Manchester Bee-comes one

When I read about the evacuation of Manchester Arena, where I used to work, on the Monday night I instantly felt one thing, useless.

 

I had to turn off my phone before I found out something that would keep me up all night and when I woke up I didn’t want to look because I knew what I would see littered all over my Facebook news feed.

 

Even though, deep down I knew, it didn’t stop the shock and the tears. It was so close to home. That’s what we all kept saying.

 

After checking all my family and friends were okay I just wanted to find a way to help. I wished I was a police officer or charity worker so I could go and help the survivors, or a paramedic to help the victims. 

 

I did everything I could on social media to offer help – food, bed for the night, transport. The following day I was about to go and give blood when I saw the queues of people and realised they didn’t need me! This city was rushing to its own aid and it gave me a warm feeling amongst all the sadness.

 

I couldn’t shake that useless feeling for days after what happened, and then I heard about the tattoo appeal.

 

Tattoo artists all over Manchester were offering their time and ink to do Manchester Bee tattoos – the symbol of Manchester - for £50 with every penny going to the Emergency Fund for the survivors and victims of the attack.
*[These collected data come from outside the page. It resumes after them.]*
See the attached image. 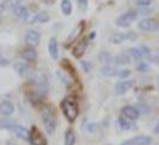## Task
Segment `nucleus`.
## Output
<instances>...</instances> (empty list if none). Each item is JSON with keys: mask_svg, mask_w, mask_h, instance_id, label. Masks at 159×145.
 <instances>
[{"mask_svg": "<svg viewBox=\"0 0 159 145\" xmlns=\"http://www.w3.org/2000/svg\"><path fill=\"white\" fill-rule=\"evenodd\" d=\"M13 12H15V16L17 18H19V19H25L26 16L29 15V12H28V8L25 7V6H17L15 10H13Z\"/></svg>", "mask_w": 159, "mask_h": 145, "instance_id": "obj_22", "label": "nucleus"}, {"mask_svg": "<svg viewBox=\"0 0 159 145\" xmlns=\"http://www.w3.org/2000/svg\"><path fill=\"white\" fill-rule=\"evenodd\" d=\"M78 4H79V7L83 12H85V11L88 10L89 0H78Z\"/></svg>", "mask_w": 159, "mask_h": 145, "instance_id": "obj_36", "label": "nucleus"}, {"mask_svg": "<svg viewBox=\"0 0 159 145\" xmlns=\"http://www.w3.org/2000/svg\"><path fill=\"white\" fill-rule=\"evenodd\" d=\"M138 26H139V29H141L143 31H156L159 29V23L157 19L147 17V18L141 19L138 23Z\"/></svg>", "mask_w": 159, "mask_h": 145, "instance_id": "obj_5", "label": "nucleus"}, {"mask_svg": "<svg viewBox=\"0 0 159 145\" xmlns=\"http://www.w3.org/2000/svg\"><path fill=\"white\" fill-rule=\"evenodd\" d=\"M0 59H1V54H0Z\"/></svg>", "mask_w": 159, "mask_h": 145, "instance_id": "obj_46", "label": "nucleus"}, {"mask_svg": "<svg viewBox=\"0 0 159 145\" xmlns=\"http://www.w3.org/2000/svg\"><path fill=\"white\" fill-rule=\"evenodd\" d=\"M61 108H62V113H64L65 118L70 122H73L79 115L78 102L73 97H66L61 103Z\"/></svg>", "mask_w": 159, "mask_h": 145, "instance_id": "obj_1", "label": "nucleus"}, {"mask_svg": "<svg viewBox=\"0 0 159 145\" xmlns=\"http://www.w3.org/2000/svg\"><path fill=\"white\" fill-rule=\"evenodd\" d=\"M110 41L114 44H121L125 41H127L126 39V32H115L110 36Z\"/></svg>", "mask_w": 159, "mask_h": 145, "instance_id": "obj_19", "label": "nucleus"}, {"mask_svg": "<svg viewBox=\"0 0 159 145\" xmlns=\"http://www.w3.org/2000/svg\"><path fill=\"white\" fill-rule=\"evenodd\" d=\"M36 18H37V22L40 23H48L50 21V16L47 11H40L39 13H36Z\"/></svg>", "mask_w": 159, "mask_h": 145, "instance_id": "obj_26", "label": "nucleus"}, {"mask_svg": "<svg viewBox=\"0 0 159 145\" xmlns=\"http://www.w3.org/2000/svg\"><path fill=\"white\" fill-rule=\"evenodd\" d=\"M57 77L62 81V83H65L66 85H70V83H71V79L66 76V73H64V76H62V72H57Z\"/></svg>", "mask_w": 159, "mask_h": 145, "instance_id": "obj_33", "label": "nucleus"}, {"mask_svg": "<svg viewBox=\"0 0 159 145\" xmlns=\"http://www.w3.org/2000/svg\"><path fill=\"white\" fill-rule=\"evenodd\" d=\"M98 60L101 64H103L104 66L105 65H110V63L112 61V57L111 54L107 50H101L99 54H98Z\"/></svg>", "mask_w": 159, "mask_h": 145, "instance_id": "obj_18", "label": "nucleus"}, {"mask_svg": "<svg viewBox=\"0 0 159 145\" xmlns=\"http://www.w3.org/2000/svg\"><path fill=\"white\" fill-rule=\"evenodd\" d=\"M15 113V105L10 101H2L0 103V114L5 115V116H10Z\"/></svg>", "mask_w": 159, "mask_h": 145, "instance_id": "obj_14", "label": "nucleus"}, {"mask_svg": "<svg viewBox=\"0 0 159 145\" xmlns=\"http://www.w3.org/2000/svg\"><path fill=\"white\" fill-rule=\"evenodd\" d=\"M119 125L120 127L125 129V131H135L136 129V125L134 124V121L129 120L127 118L126 119H123V118L119 119Z\"/></svg>", "mask_w": 159, "mask_h": 145, "instance_id": "obj_16", "label": "nucleus"}, {"mask_svg": "<svg viewBox=\"0 0 159 145\" xmlns=\"http://www.w3.org/2000/svg\"><path fill=\"white\" fill-rule=\"evenodd\" d=\"M101 74L105 76V77H116L117 74V70L111 67L110 65H105L101 68Z\"/></svg>", "mask_w": 159, "mask_h": 145, "instance_id": "obj_20", "label": "nucleus"}, {"mask_svg": "<svg viewBox=\"0 0 159 145\" xmlns=\"http://www.w3.org/2000/svg\"><path fill=\"white\" fill-rule=\"evenodd\" d=\"M126 39H127V41L134 42V41H136V39H138V35H136L135 31H128V32H126Z\"/></svg>", "mask_w": 159, "mask_h": 145, "instance_id": "obj_32", "label": "nucleus"}, {"mask_svg": "<svg viewBox=\"0 0 159 145\" xmlns=\"http://www.w3.org/2000/svg\"><path fill=\"white\" fill-rule=\"evenodd\" d=\"M4 4H1V2H0V16H1V13H2V10H4Z\"/></svg>", "mask_w": 159, "mask_h": 145, "instance_id": "obj_42", "label": "nucleus"}, {"mask_svg": "<svg viewBox=\"0 0 159 145\" xmlns=\"http://www.w3.org/2000/svg\"><path fill=\"white\" fill-rule=\"evenodd\" d=\"M122 114H123L125 118H127V119L133 121L138 120L139 116H140L139 110L136 109V107H134V105H125L122 108Z\"/></svg>", "mask_w": 159, "mask_h": 145, "instance_id": "obj_8", "label": "nucleus"}, {"mask_svg": "<svg viewBox=\"0 0 159 145\" xmlns=\"http://www.w3.org/2000/svg\"><path fill=\"white\" fill-rule=\"evenodd\" d=\"M72 2L71 0H62L61 1V11L65 16H70L72 13Z\"/></svg>", "mask_w": 159, "mask_h": 145, "instance_id": "obj_25", "label": "nucleus"}, {"mask_svg": "<svg viewBox=\"0 0 159 145\" xmlns=\"http://www.w3.org/2000/svg\"><path fill=\"white\" fill-rule=\"evenodd\" d=\"M139 48H140L141 53L143 54V57H147V55H150V54H151V50H150V48H148V47H146V46H140Z\"/></svg>", "mask_w": 159, "mask_h": 145, "instance_id": "obj_39", "label": "nucleus"}, {"mask_svg": "<svg viewBox=\"0 0 159 145\" xmlns=\"http://www.w3.org/2000/svg\"><path fill=\"white\" fill-rule=\"evenodd\" d=\"M152 2H153V0H136V4L141 7H147V6L151 5Z\"/></svg>", "mask_w": 159, "mask_h": 145, "instance_id": "obj_35", "label": "nucleus"}, {"mask_svg": "<svg viewBox=\"0 0 159 145\" xmlns=\"http://www.w3.org/2000/svg\"><path fill=\"white\" fill-rule=\"evenodd\" d=\"M83 30H84V25H83V23H80V24L77 26V29L74 30V32H72V35L68 37L67 43H71L72 41H75V39H77L78 36H80V32H83Z\"/></svg>", "mask_w": 159, "mask_h": 145, "instance_id": "obj_28", "label": "nucleus"}, {"mask_svg": "<svg viewBox=\"0 0 159 145\" xmlns=\"http://www.w3.org/2000/svg\"><path fill=\"white\" fill-rule=\"evenodd\" d=\"M29 140L31 145H47V139L44 138L43 133L37 127H32L29 134Z\"/></svg>", "mask_w": 159, "mask_h": 145, "instance_id": "obj_6", "label": "nucleus"}, {"mask_svg": "<svg viewBox=\"0 0 159 145\" xmlns=\"http://www.w3.org/2000/svg\"><path fill=\"white\" fill-rule=\"evenodd\" d=\"M16 125V121L13 119H2V120H0V129H12Z\"/></svg>", "mask_w": 159, "mask_h": 145, "instance_id": "obj_24", "label": "nucleus"}, {"mask_svg": "<svg viewBox=\"0 0 159 145\" xmlns=\"http://www.w3.org/2000/svg\"><path fill=\"white\" fill-rule=\"evenodd\" d=\"M31 82L34 84L35 89L37 90L36 94H47L48 89H49V84H48V78L47 76L43 72H37L32 76Z\"/></svg>", "mask_w": 159, "mask_h": 145, "instance_id": "obj_2", "label": "nucleus"}, {"mask_svg": "<svg viewBox=\"0 0 159 145\" xmlns=\"http://www.w3.org/2000/svg\"><path fill=\"white\" fill-rule=\"evenodd\" d=\"M147 64L146 63H143V61H141V63H139V64L136 65V70L138 71H140V72H145L146 70H147Z\"/></svg>", "mask_w": 159, "mask_h": 145, "instance_id": "obj_38", "label": "nucleus"}, {"mask_svg": "<svg viewBox=\"0 0 159 145\" xmlns=\"http://www.w3.org/2000/svg\"><path fill=\"white\" fill-rule=\"evenodd\" d=\"M7 65H8L7 60H1L0 59V66H7Z\"/></svg>", "mask_w": 159, "mask_h": 145, "instance_id": "obj_40", "label": "nucleus"}, {"mask_svg": "<svg viewBox=\"0 0 159 145\" xmlns=\"http://www.w3.org/2000/svg\"><path fill=\"white\" fill-rule=\"evenodd\" d=\"M13 68L17 72V74L19 77H22V78L28 77L29 73H30V67L26 64H24V63H16V64L13 65Z\"/></svg>", "mask_w": 159, "mask_h": 145, "instance_id": "obj_13", "label": "nucleus"}, {"mask_svg": "<svg viewBox=\"0 0 159 145\" xmlns=\"http://www.w3.org/2000/svg\"><path fill=\"white\" fill-rule=\"evenodd\" d=\"M48 53L53 60H56L59 58V46H57V41L55 37H52L48 43Z\"/></svg>", "mask_w": 159, "mask_h": 145, "instance_id": "obj_10", "label": "nucleus"}, {"mask_svg": "<svg viewBox=\"0 0 159 145\" xmlns=\"http://www.w3.org/2000/svg\"><path fill=\"white\" fill-rule=\"evenodd\" d=\"M130 142L133 143V145H151L152 138L148 136H138L130 139Z\"/></svg>", "mask_w": 159, "mask_h": 145, "instance_id": "obj_17", "label": "nucleus"}, {"mask_svg": "<svg viewBox=\"0 0 159 145\" xmlns=\"http://www.w3.org/2000/svg\"><path fill=\"white\" fill-rule=\"evenodd\" d=\"M22 58L28 63H34L37 59V52L32 47H26L22 50Z\"/></svg>", "mask_w": 159, "mask_h": 145, "instance_id": "obj_11", "label": "nucleus"}, {"mask_svg": "<svg viewBox=\"0 0 159 145\" xmlns=\"http://www.w3.org/2000/svg\"><path fill=\"white\" fill-rule=\"evenodd\" d=\"M75 144V134L73 129H67L65 133V145H74Z\"/></svg>", "mask_w": 159, "mask_h": 145, "instance_id": "obj_23", "label": "nucleus"}, {"mask_svg": "<svg viewBox=\"0 0 159 145\" xmlns=\"http://www.w3.org/2000/svg\"><path fill=\"white\" fill-rule=\"evenodd\" d=\"M25 22L28 24H34L35 22H37V18H36V13H29L26 18H25Z\"/></svg>", "mask_w": 159, "mask_h": 145, "instance_id": "obj_31", "label": "nucleus"}, {"mask_svg": "<svg viewBox=\"0 0 159 145\" xmlns=\"http://www.w3.org/2000/svg\"><path fill=\"white\" fill-rule=\"evenodd\" d=\"M22 2V0H6L4 4V7L8 8V10H15L17 6H19Z\"/></svg>", "mask_w": 159, "mask_h": 145, "instance_id": "obj_29", "label": "nucleus"}, {"mask_svg": "<svg viewBox=\"0 0 159 145\" xmlns=\"http://www.w3.org/2000/svg\"><path fill=\"white\" fill-rule=\"evenodd\" d=\"M122 145H133V143H132L130 140H127V142H125V143H122Z\"/></svg>", "mask_w": 159, "mask_h": 145, "instance_id": "obj_43", "label": "nucleus"}, {"mask_svg": "<svg viewBox=\"0 0 159 145\" xmlns=\"http://www.w3.org/2000/svg\"><path fill=\"white\" fill-rule=\"evenodd\" d=\"M24 40L29 46H37L41 41V34L37 30H28L25 32Z\"/></svg>", "mask_w": 159, "mask_h": 145, "instance_id": "obj_7", "label": "nucleus"}, {"mask_svg": "<svg viewBox=\"0 0 159 145\" xmlns=\"http://www.w3.org/2000/svg\"><path fill=\"white\" fill-rule=\"evenodd\" d=\"M138 17V13L135 11H128L126 13L121 15V16L115 21V24L117 25L119 28H128L130 26V24L134 22Z\"/></svg>", "mask_w": 159, "mask_h": 145, "instance_id": "obj_4", "label": "nucleus"}, {"mask_svg": "<svg viewBox=\"0 0 159 145\" xmlns=\"http://www.w3.org/2000/svg\"><path fill=\"white\" fill-rule=\"evenodd\" d=\"M136 109L139 110V113L140 114H145V113H148L150 112V107H147V105H136Z\"/></svg>", "mask_w": 159, "mask_h": 145, "instance_id": "obj_34", "label": "nucleus"}, {"mask_svg": "<svg viewBox=\"0 0 159 145\" xmlns=\"http://www.w3.org/2000/svg\"><path fill=\"white\" fill-rule=\"evenodd\" d=\"M133 85H134V82L133 81L119 82L115 85V92H116V95H125L126 92H128L130 89L133 88Z\"/></svg>", "mask_w": 159, "mask_h": 145, "instance_id": "obj_9", "label": "nucleus"}, {"mask_svg": "<svg viewBox=\"0 0 159 145\" xmlns=\"http://www.w3.org/2000/svg\"><path fill=\"white\" fill-rule=\"evenodd\" d=\"M88 48V41H81L79 43H77L73 49H72V54L74 55V58H77V59H79L84 55V53H85V50Z\"/></svg>", "mask_w": 159, "mask_h": 145, "instance_id": "obj_12", "label": "nucleus"}, {"mask_svg": "<svg viewBox=\"0 0 159 145\" xmlns=\"http://www.w3.org/2000/svg\"><path fill=\"white\" fill-rule=\"evenodd\" d=\"M95 34H96V32H91V35H90V39H95V36H96Z\"/></svg>", "mask_w": 159, "mask_h": 145, "instance_id": "obj_44", "label": "nucleus"}, {"mask_svg": "<svg viewBox=\"0 0 159 145\" xmlns=\"http://www.w3.org/2000/svg\"><path fill=\"white\" fill-rule=\"evenodd\" d=\"M12 131L16 133L17 137H19L20 139H24V140H29V134H30V131L28 129H25L24 126H20V125H16Z\"/></svg>", "mask_w": 159, "mask_h": 145, "instance_id": "obj_15", "label": "nucleus"}, {"mask_svg": "<svg viewBox=\"0 0 159 145\" xmlns=\"http://www.w3.org/2000/svg\"><path fill=\"white\" fill-rule=\"evenodd\" d=\"M7 145H17V144H13V143H7Z\"/></svg>", "mask_w": 159, "mask_h": 145, "instance_id": "obj_45", "label": "nucleus"}, {"mask_svg": "<svg viewBox=\"0 0 159 145\" xmlns=\"http://www.w3.org/2000/svg\"><path fill=\"white\" fill-rule=\"evenodd\" d=\"M115 64L117 66H125V65L130 64V57L128 54H120L115 58Z\"/></svg>", "mask_w": 159, "mask_h": 145, "instance_id": "obj_21", "label": "nucleus"}, {"mask_svg": "<svg viewBox=\"0 0 159 145\" xmlns=\"http://www.w3.org/2000/svg\"><path fill=\"white\" fill-rule=\"evenodd\" d=\"M42 120H43V125H44V129L48 134H53L56 129V118L53 114V112L49 109H46L42 114Z\"/></svg>", "mask_w": 159, "mask_h": 145, "instance_id": "obj_3", "label": "nucleus"}, {"mask_svg": "<svg viewBox=\"0 0 159 145\" xmlns=\"http://www.w3.org/2000/svg\"><path fill=\"white\" fill-rule=\"evenodd\" d=\"M81 67H83L84 72H86V73L90 72V70L92 68V66H91V64H90L89 61H81Z\"/></svg>", "mask_w": 159, "mask_h": 145, "instance_id": "obj_37", "label": "nucleus"}, {"mask_svg": "<svg viewBox=\"0 0 159 145\" xmlns=\"http://www.w3.org/2000/svg\"><path fill=\"white\" fill-rule=\"evenodd\" d=\"M128 53H129V55L133 58V59H135V60H141L143 58V54L141 53V50L140 48H129L128 49Z\"/></svg>", "mask_w": 159, "mask_h": 145, "instance_id": "obj_27", "label": "nucleus"}, {"mask_svg": "<svg viewBox=\"0 0 159 145\" xmlns=\"http://www.w3.org/2000/svg\"><path fill=\"white\" fill-rule=\"evenodd\" d=\"M154 133L159 134V121L157 122V125H156V127H154Z\"/></svg>", "mask_w": 159, "mask_h": 145, "instance_id": "obj_41", "label": "nucleus"}, {"mask_svg": "<svg viewBox=\"0 0 159 145\" xmlns=\"http://www.w3.org/2000/svg\"><path fill=\"white\" fill-rule=\"evenodd\" d=\"M130 70H120L117 71V74H116V77H119V78H127L130 76Z\"/></svg>", "mask_w": 159, "mask_h": 145, "instance_id": "obj_30", "label": "nucleus"}]
</instances>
It was perfect!

  

 

After ringing round more than a dozen tattoo parlours and being told it was just walk-in appointments, I finally found somewhere that said they’d be able to ink me – Timeless Tattoos in Chadderton.

 

It just goes to show how much of an impact one person’s idea can spiral into a viral social media campaign. What’s struck me most about this horrific attack is how Manchester has demonstrated that is such a solid community of friendly and loving people who have shown solidarity.

 

Not only have I got the permanent reminder, so has my mum, brother, sister-in-law, best friend and even my anti-tattoo dad! I’ve even heard that my mum’s friend in Spain and cousin in Australia are joining the cause.

 

Now I have my bee tattoo I can look at it and remember the people who passed away, remember my city and know I helped in some way, however small. And seeing as it’s permanently inked onto my skin, literally no-one can take that away from me.